そういう点において織田信長は戦国時代としては異例な、人の話を聞く人物でした。
織田信長が部下のキリシタンを罰しようとしたとき、佐久間信盛が異論をはさみ、
それを中止したこともあります。
斎藤利三が不穏な動きをしているとして、切腹を命じようとしたとき、
猪子平助が諫言し、それを中止したこともあります。
そんな織田信長をして、
佐久間信盛を追放した最大の原因は、
信長がいくら改善を求めても佐久間信盛が言うことを聞かなかったこともありますが、
それとともに、
自分の部下に対して「真綿の中に針をしのばせているようなやり方をする」
といって叱責しています。
部下の意見を聞かず、圧力をかけて黙らせるような行為に非常に腹を立てているのです。
自分のもっとも近い腹心であったからこそ、
織田信長は自分と同じように佐久間信盛にも部下の話を聞くように求めた。
その話を聞くということは、物理的に話を聞くだけではなく、
相手が本音を話せる環境を提供することであったのです。
しかし、佐久間信盛の場合は、部下が本音を話した場合、表面上は温厚に聞きながら
半面「真綿の中に針をしのばせるようなことをした」つまり歪曲的に圧力をかけて
黙らせたのです。
この事に、織田信長は非常に激怒したのです。
織田信長は婦女子でさえ、夫の浮気の愚痴を言うほど、家臣やその妻からも
本音を聞くよう努め、その環境を整備した。
しかし、佐久間信盛は部下に対して、自分の考えに従うよう圧力をかけた。
現代人は、むしろ、この佐久間信盛に共感する人が多いです。
それは、思想的に、自分の組織に所属するものは、無条件に
自分の組織に何も考えずに服従することが正義であるという
戦後レジュームに頭がそまっているからです。
自分の頭では考えず、上から命令されたことを無条件に信じ、
服従し、実行する。
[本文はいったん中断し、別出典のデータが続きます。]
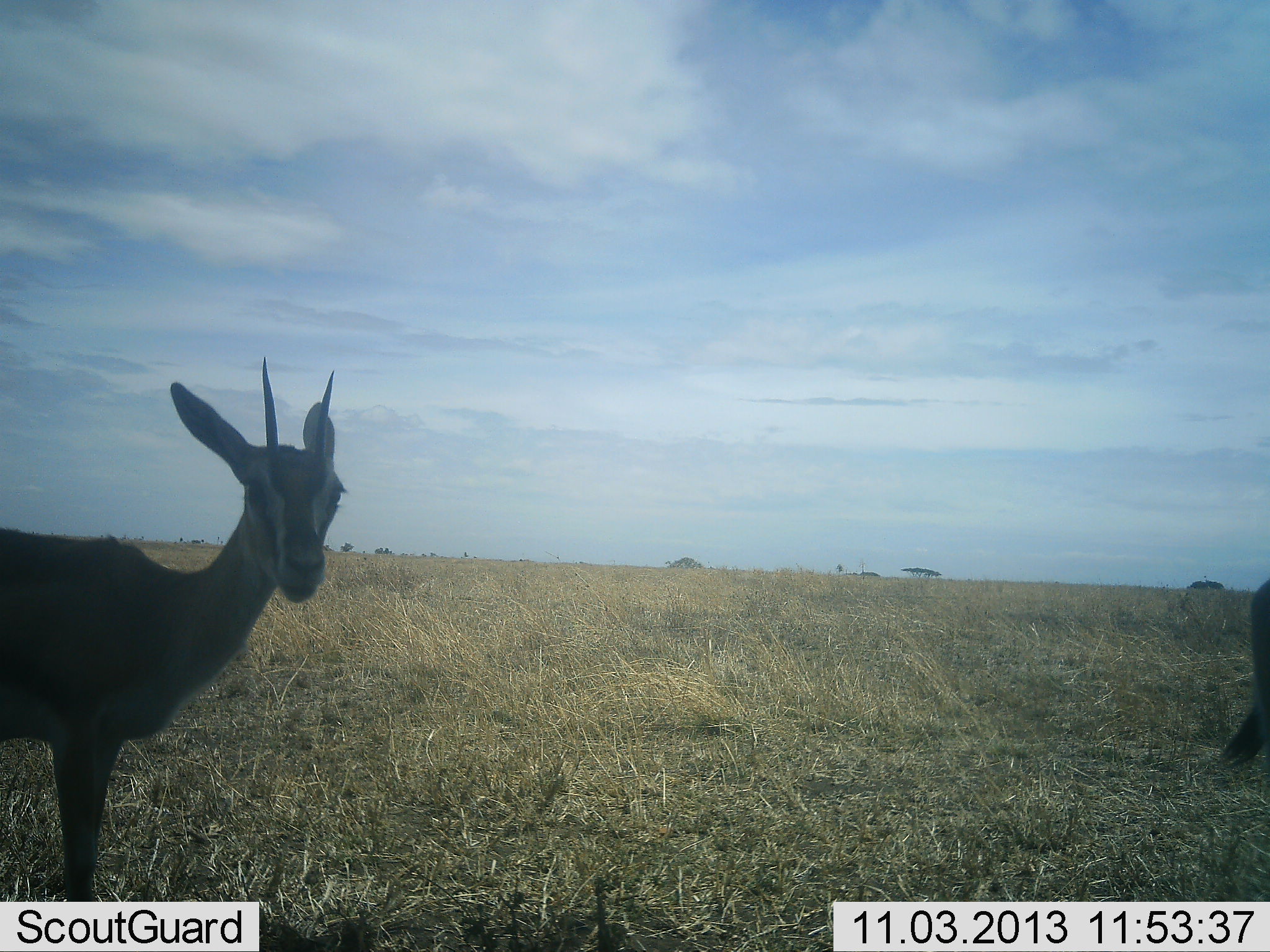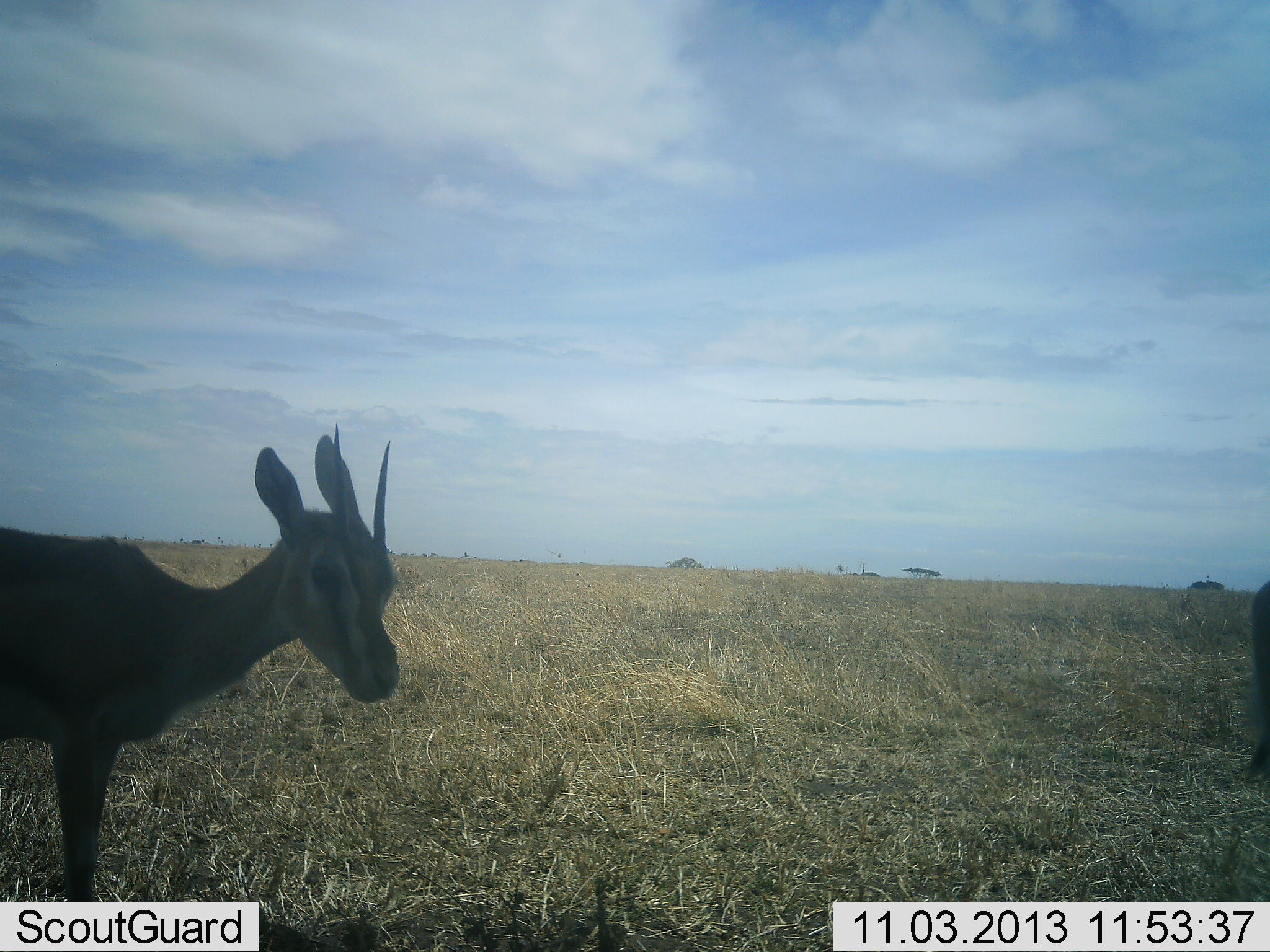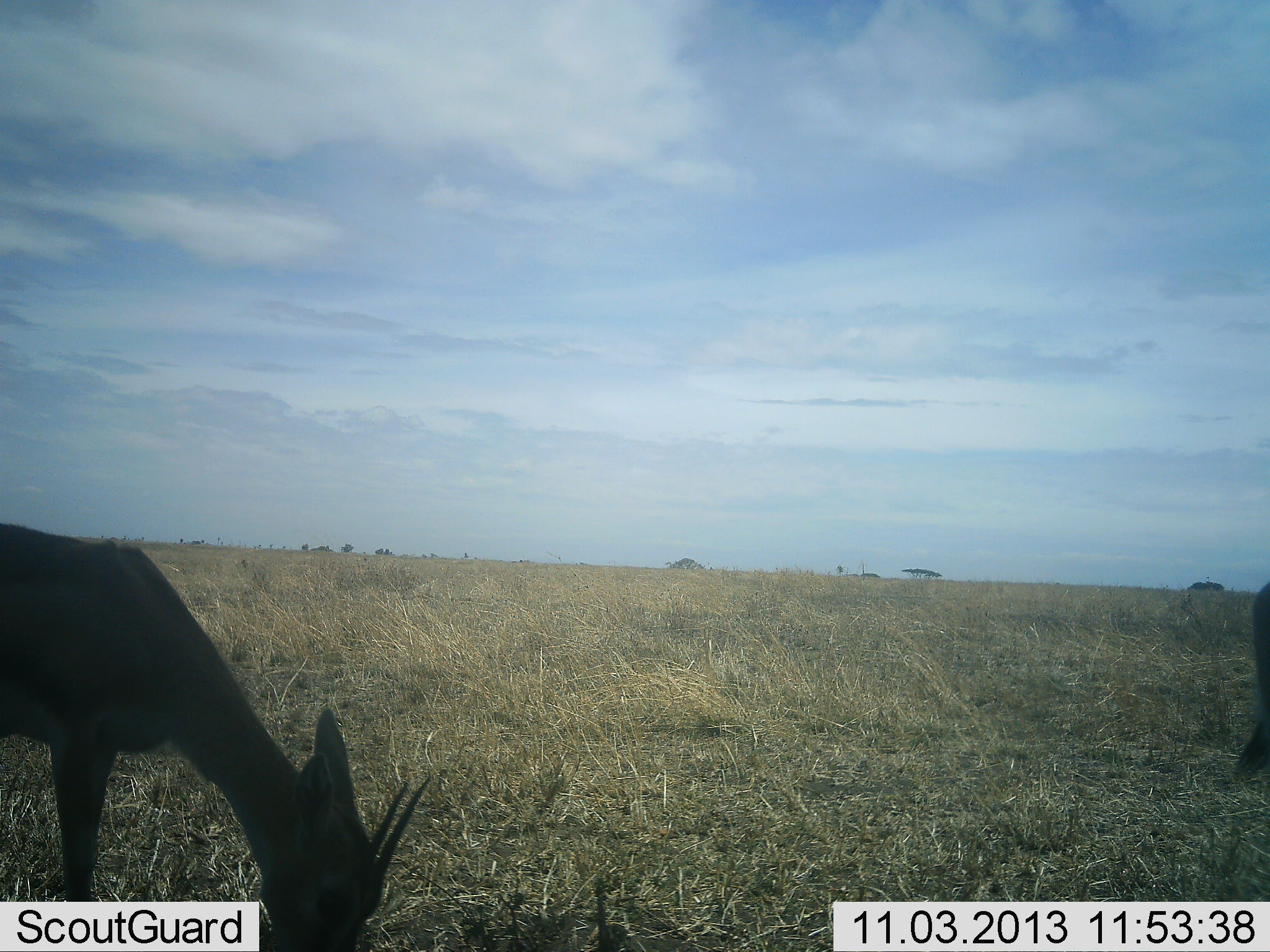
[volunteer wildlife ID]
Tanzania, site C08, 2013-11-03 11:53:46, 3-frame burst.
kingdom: Animalia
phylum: Chordata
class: Mammalia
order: Artiodactyla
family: Bovidae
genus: Eudorcas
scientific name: Eudorcas thomsonii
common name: thomson's gazelle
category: gazellethomsons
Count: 2.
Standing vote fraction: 50%.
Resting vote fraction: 0%.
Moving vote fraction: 0%.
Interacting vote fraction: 10%.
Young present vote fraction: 0%.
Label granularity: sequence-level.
それが正義。
それが戦後レジュームの日本の考え方です。
当然ながら、戦国時代にそんな考え方はないですから、
個々が個人で価値観を持っており、
自分の存在意義のために生きることがもっとも大事であり、
その自分の存在意義や価値観を認めてくれる上司こそ至上であったのです。
そうした現代と違う、戦国時代の価値観からすれば
織田信長は理想の上司であり、
現代日本のように、組織防衛のためなら自分の組織に不備や不正にも目をつぶる。
思想こそ大事で異論は認めない、といった集団主義とはまったく違った価値観を
戦国時代の人たちは持っていたのです。
しかし、それはアメリカという支配者が巨大であったため、
その支配者に何も考えずに服従していれば繁栄できた、
まさに戦後レジュームであればこそ、成立した価値観であり、
今後、アメリカの弱体化とともに、その結束が乱れ、
乱世の状況が蔓延してくると、自分の頭で考えられない者、
自分の価値観をもっていない者は次々と淘汰されていくでしょうから、
これからの若者は織田信長と近い価値観をもっていなければ、
生き残っていけないでしょう。
織田信長も佐久間信盛に対して、
自分で何もしなくても、後々織田信長の威光によってなんとか解決するだろうと
甘いことを考えていたのだろうが、世の中とはそんな甘いものではない、と
叱責しています。
今後の日本は大きなレジュームチェンジの時期をむかえており、
これまでの価値観から脱却できない人々は次々と滅びていくでしょう。
団塊の世代は、たとえ、過去の価値観に固執していたとしても、
ぎりぎりで日本社会を混乱させ、ガタガタにした状態で定年を迎えて逃げ切りです。
現代人は、食べるものや金、衣食住、金など物質がもっとも大切なものであったが、
戦国時代の人がもっとも尊んだものは、自分の存在意義であり、
価値観であった。
戦国時代の人間にとって、自分の価値観を認め、自分の話を真剣に聞いてくれる織田信長は、
たとえ、命をさしだしてもいいどほ尊い存在であった。
衣食住、金など物質的な豊かさこそ価値の最優先である現代人には、
当時の戦国時代の人間の価値観はなかなか理解できない。